Suppose a spherical shell identified as a supernova remnant is observed with radius r and
with outward expansion speed v. Assume the mass density of the ambient medium to have
the uniform value "ro_0". then the supernova remnant must have swept up mass M = ((ro_0)*4pi*r^3)/3.
Let the original mass M_0 be ejected at speed v_0. If we ignore communication between
different parts of the shell (via the thermal pressure of the hot interior), and suppose that
each piece of the shell preserves its outward linear momentum as it sweeps up more material initially at rest, we have the snowplow model.

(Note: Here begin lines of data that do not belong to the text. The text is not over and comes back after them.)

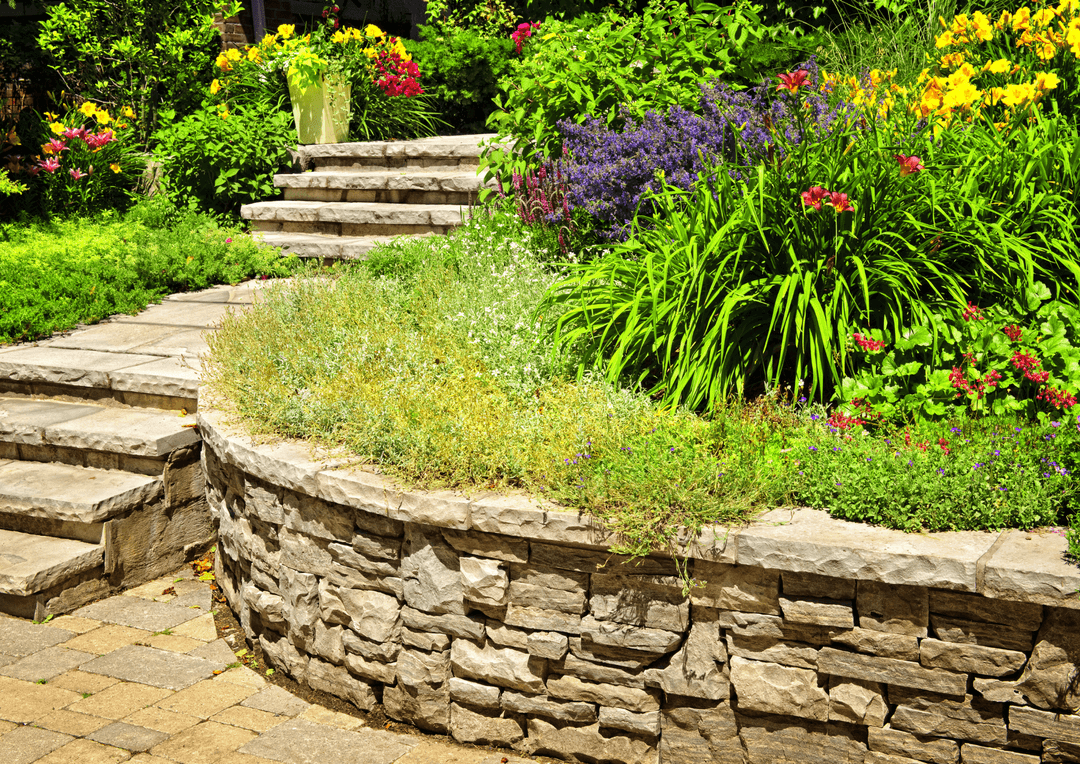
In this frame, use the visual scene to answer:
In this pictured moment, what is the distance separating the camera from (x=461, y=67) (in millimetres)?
8109

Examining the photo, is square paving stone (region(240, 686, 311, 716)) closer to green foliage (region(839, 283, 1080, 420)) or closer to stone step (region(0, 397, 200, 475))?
stone step (region(0, 397, 200, 475))

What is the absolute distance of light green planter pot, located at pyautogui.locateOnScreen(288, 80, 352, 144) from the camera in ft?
23.6

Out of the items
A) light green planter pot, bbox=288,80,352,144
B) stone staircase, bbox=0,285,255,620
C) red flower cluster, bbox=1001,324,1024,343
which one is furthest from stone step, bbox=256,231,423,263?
red flower cluster, bbox=1001,324,1024,343

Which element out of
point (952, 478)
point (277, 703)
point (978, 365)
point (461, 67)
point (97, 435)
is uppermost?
point (461, 67)

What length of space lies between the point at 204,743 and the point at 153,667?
0.55 metres

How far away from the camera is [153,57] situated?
8.02 m

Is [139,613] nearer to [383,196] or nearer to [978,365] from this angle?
[978,365]

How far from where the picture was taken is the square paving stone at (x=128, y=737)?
Answer: 2.74 meters

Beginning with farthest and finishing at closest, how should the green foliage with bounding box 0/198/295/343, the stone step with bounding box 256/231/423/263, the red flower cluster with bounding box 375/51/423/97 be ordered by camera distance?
1. the red flower cluster with bounding box 375/51/423/97
2. the stone step with bounding box 256/231/423/263
3. the green foliage with bounding box 0/198/295/343

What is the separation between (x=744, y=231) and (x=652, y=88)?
5.60 ft

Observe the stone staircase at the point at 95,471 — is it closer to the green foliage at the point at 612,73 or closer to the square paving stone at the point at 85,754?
the square paving stone at the point at 85,754

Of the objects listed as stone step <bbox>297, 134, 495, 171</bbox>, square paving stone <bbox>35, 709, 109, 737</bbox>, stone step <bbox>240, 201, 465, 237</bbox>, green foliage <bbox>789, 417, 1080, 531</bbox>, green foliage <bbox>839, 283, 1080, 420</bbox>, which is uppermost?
stone step <bbox>297, 134, 495, 171</bbox>

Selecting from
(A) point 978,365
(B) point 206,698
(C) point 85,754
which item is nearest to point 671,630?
(A) point 978,365

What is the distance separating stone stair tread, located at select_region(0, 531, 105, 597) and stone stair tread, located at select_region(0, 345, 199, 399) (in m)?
0.82
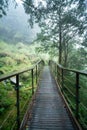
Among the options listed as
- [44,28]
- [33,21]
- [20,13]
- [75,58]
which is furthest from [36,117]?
[20,13]

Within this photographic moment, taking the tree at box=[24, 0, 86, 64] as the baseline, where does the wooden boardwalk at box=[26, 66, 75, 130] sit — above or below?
below

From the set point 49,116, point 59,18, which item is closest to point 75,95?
point 49,116

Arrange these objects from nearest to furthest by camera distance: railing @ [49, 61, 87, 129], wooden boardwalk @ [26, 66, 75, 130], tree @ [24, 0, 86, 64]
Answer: railing @ [49, 61, 87, 129], wooden boardwalk @ [26, 66, 75, 130], tree @ [24, 0, 86, 64]

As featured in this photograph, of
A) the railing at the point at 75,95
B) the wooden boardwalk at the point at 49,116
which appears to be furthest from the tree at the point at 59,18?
the wooden boardwalk at the point at 49,116

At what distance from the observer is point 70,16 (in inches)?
595

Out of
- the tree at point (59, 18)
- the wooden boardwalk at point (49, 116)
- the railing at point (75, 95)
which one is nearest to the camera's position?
the railing at point (75, 95)

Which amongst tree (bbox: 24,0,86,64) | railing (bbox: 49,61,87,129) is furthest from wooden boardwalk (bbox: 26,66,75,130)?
tree (bbox: 24,0,86,64)

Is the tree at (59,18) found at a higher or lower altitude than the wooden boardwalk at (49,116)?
higher

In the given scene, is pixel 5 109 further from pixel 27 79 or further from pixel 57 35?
pixel 57 35

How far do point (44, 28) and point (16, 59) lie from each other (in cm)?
422

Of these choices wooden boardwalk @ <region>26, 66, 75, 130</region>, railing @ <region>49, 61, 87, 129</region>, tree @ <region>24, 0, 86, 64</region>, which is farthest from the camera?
tree @ <region>24, 0, 86, 64</region>

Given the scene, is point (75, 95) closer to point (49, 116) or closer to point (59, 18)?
point (49, 116)

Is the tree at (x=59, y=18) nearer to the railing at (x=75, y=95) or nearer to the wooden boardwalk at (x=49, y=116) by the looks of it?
the railing at (x=75, y=95)

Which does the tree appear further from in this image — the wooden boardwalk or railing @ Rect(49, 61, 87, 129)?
the wooden boardwalk
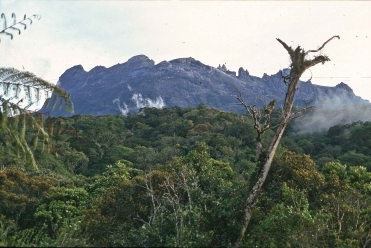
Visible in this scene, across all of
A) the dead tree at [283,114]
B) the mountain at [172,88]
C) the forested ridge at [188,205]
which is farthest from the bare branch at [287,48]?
the mountain at [172,88]

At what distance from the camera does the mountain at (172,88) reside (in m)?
156

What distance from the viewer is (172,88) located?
167125 mm

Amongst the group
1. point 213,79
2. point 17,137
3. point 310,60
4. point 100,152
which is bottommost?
point 100,152

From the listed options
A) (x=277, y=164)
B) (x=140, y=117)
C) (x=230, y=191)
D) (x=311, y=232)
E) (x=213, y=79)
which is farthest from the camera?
(x=213, y=79)

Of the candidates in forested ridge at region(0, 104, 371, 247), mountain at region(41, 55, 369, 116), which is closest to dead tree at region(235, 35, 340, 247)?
forested ridge at region(0, 104, 371, 247)

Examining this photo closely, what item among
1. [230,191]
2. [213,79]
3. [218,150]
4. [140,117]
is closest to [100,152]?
[218,150]

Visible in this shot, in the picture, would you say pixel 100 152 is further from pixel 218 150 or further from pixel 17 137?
pixel 17 137

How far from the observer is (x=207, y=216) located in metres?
9.59

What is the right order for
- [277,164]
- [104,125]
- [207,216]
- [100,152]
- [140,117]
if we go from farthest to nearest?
1. [140,117]
2. [104,125]
3. [100,152]
4. [277,164]
5. [207,216]

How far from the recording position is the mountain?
156 metres

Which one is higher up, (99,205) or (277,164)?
(277,164)

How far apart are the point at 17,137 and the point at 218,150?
1344 inches

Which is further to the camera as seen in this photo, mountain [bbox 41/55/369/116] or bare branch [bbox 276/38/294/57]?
mountain [bbox 41/55/369/116]

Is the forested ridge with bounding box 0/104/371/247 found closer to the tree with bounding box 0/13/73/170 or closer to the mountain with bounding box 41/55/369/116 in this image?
the tree with bounding box 0/13/73/170
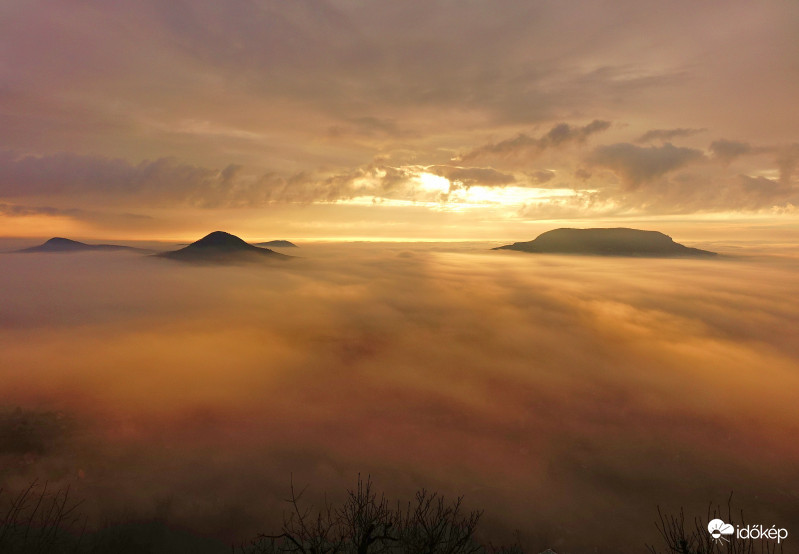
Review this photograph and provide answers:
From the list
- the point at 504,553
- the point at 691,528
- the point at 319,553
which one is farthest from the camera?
the point at 691,528

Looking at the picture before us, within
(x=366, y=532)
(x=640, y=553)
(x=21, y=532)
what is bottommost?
(x=640, y=553)

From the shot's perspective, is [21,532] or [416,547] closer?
[416,547]

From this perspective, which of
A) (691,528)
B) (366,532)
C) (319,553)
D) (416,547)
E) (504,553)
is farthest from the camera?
(691,528)

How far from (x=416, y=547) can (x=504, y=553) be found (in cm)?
15160

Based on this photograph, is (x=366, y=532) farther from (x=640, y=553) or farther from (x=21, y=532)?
(x=21, y=532)

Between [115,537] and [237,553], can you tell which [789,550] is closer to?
[237,553]

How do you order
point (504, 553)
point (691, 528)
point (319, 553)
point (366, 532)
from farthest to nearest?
point (691, 528), point (504, 553), point (319, 553), point (366, 532)

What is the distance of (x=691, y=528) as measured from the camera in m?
193

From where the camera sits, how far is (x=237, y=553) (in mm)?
197000

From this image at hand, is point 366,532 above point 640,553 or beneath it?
above

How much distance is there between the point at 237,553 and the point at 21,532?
107m

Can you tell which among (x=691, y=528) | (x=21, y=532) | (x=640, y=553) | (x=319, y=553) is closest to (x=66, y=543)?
(x=21, y=532)

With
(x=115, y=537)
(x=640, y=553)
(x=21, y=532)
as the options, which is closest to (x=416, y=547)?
(x=640, y=553)

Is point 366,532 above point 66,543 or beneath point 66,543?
above
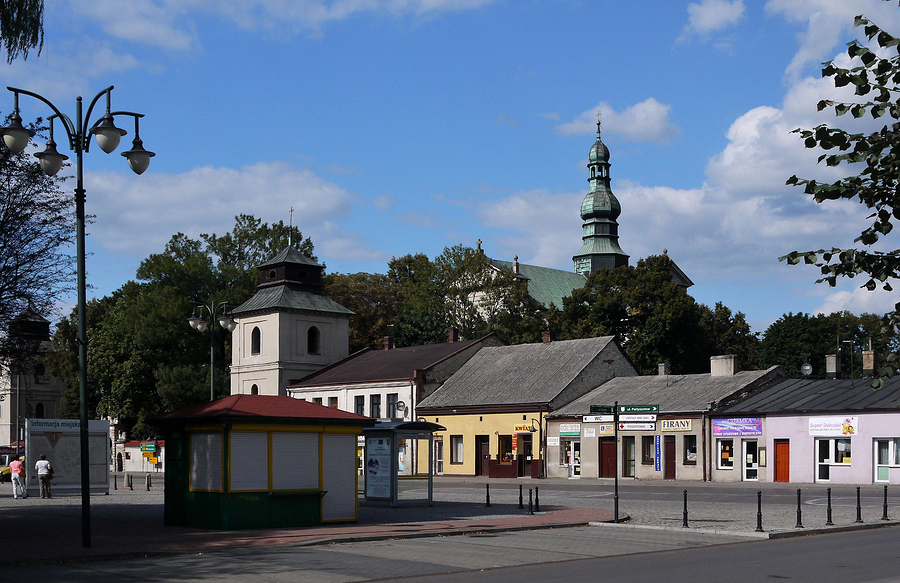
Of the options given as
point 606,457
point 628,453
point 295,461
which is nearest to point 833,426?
point 628,453

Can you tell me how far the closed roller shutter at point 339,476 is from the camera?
71.1 feet

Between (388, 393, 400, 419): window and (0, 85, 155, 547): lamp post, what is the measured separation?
150 feet

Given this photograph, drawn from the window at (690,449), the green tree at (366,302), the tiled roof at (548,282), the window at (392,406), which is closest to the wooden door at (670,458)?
the window at (690,449)

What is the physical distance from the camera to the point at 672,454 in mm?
47844

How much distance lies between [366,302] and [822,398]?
161 ft

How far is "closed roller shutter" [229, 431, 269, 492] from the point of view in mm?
19984

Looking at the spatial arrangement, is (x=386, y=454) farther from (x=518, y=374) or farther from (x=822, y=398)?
(x=518, y=374)

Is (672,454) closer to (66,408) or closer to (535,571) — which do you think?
(535,571)

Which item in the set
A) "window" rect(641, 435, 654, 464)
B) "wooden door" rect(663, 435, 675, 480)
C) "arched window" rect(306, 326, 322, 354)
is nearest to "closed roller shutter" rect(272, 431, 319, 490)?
"wooden door" rect(663, 435, 675, 480)

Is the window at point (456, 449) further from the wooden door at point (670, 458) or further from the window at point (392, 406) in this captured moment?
the wooden door at point (670, 458)

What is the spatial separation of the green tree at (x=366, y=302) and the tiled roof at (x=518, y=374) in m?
22.5

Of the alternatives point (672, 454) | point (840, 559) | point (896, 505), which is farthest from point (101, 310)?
point (840, 559)

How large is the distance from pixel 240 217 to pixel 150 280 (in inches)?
354

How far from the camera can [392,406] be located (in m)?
62.9
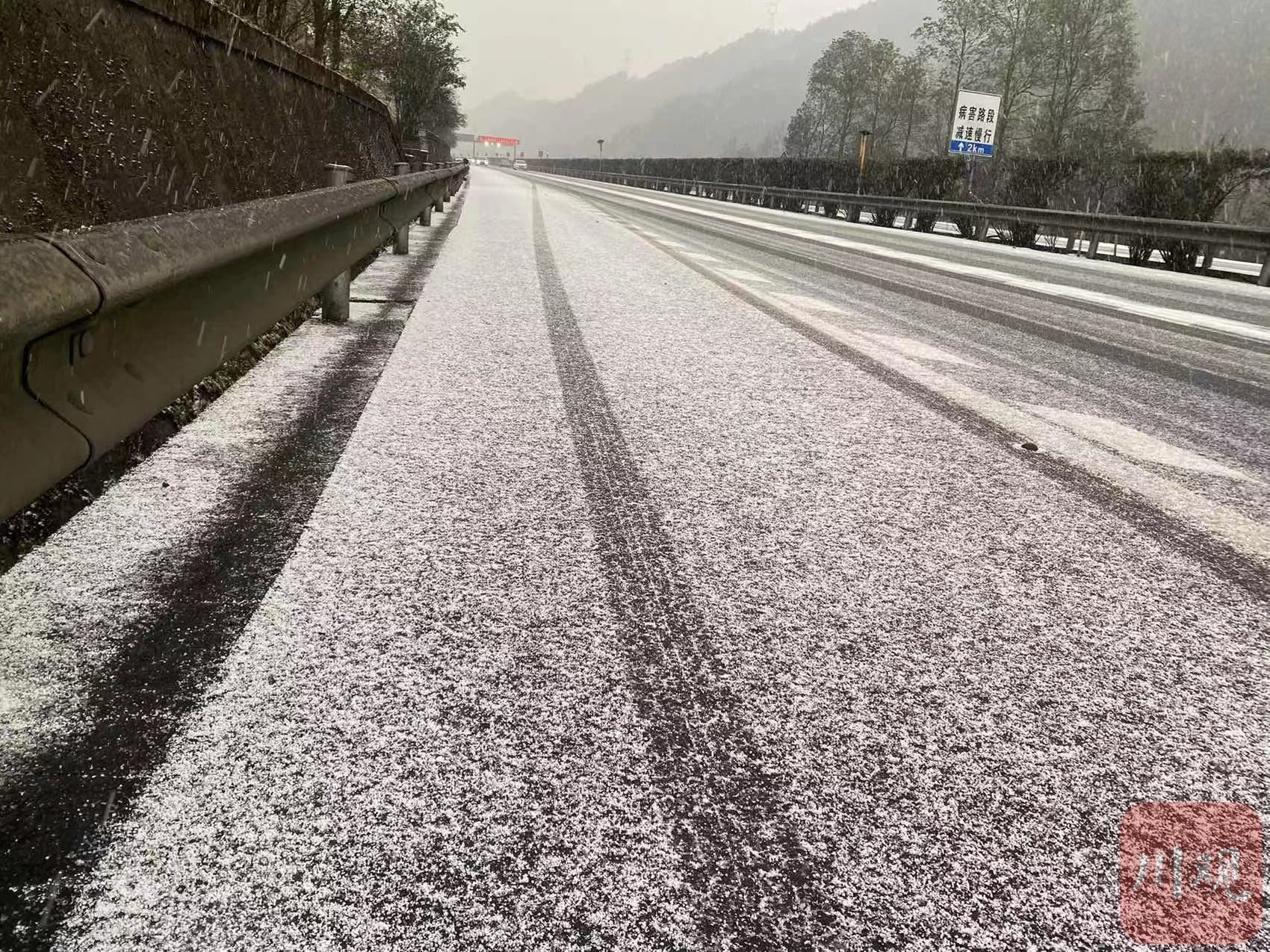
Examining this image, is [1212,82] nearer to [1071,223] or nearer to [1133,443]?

a) Show that the snowplow model implies
(M +M_0)v = M_0*v_0.

b) The original kinetic energy E_0 of the ejected material equals (M_o*(v_0)^2)/2
0/2. The present
kinetic energy E of the shell equals ((M + M_0)v^2)/2. Show that the ratios E/E_0 and v/v_0 are given by:
E/E_0 = v/v_0 = M_0/(M +M_0).

 

[turbo]

Tuugii! When did you show up, buddy?

 

[Tuugii]

hey Skip! :)

I am a newbie here. Looking for some discussions on some problems related to my astro class.

 

[turbo]

Welcome, Tuugii! If you will post this problem in the Homework section and follow the format for posting, you will likely get some help pretty soon. You're expected to state the problem clearly, with any variables, and take a shot at dissecting/solving the problem so that the homework helpers can figure out where your problem-solving is breaking down.

If you could come to Maine, you wouldn't be missing Mongolia this winter!

 

[Tuugii]

wow that picture looks awesome!

I'll visit your place at some point of this 4 years! :)

Tuugii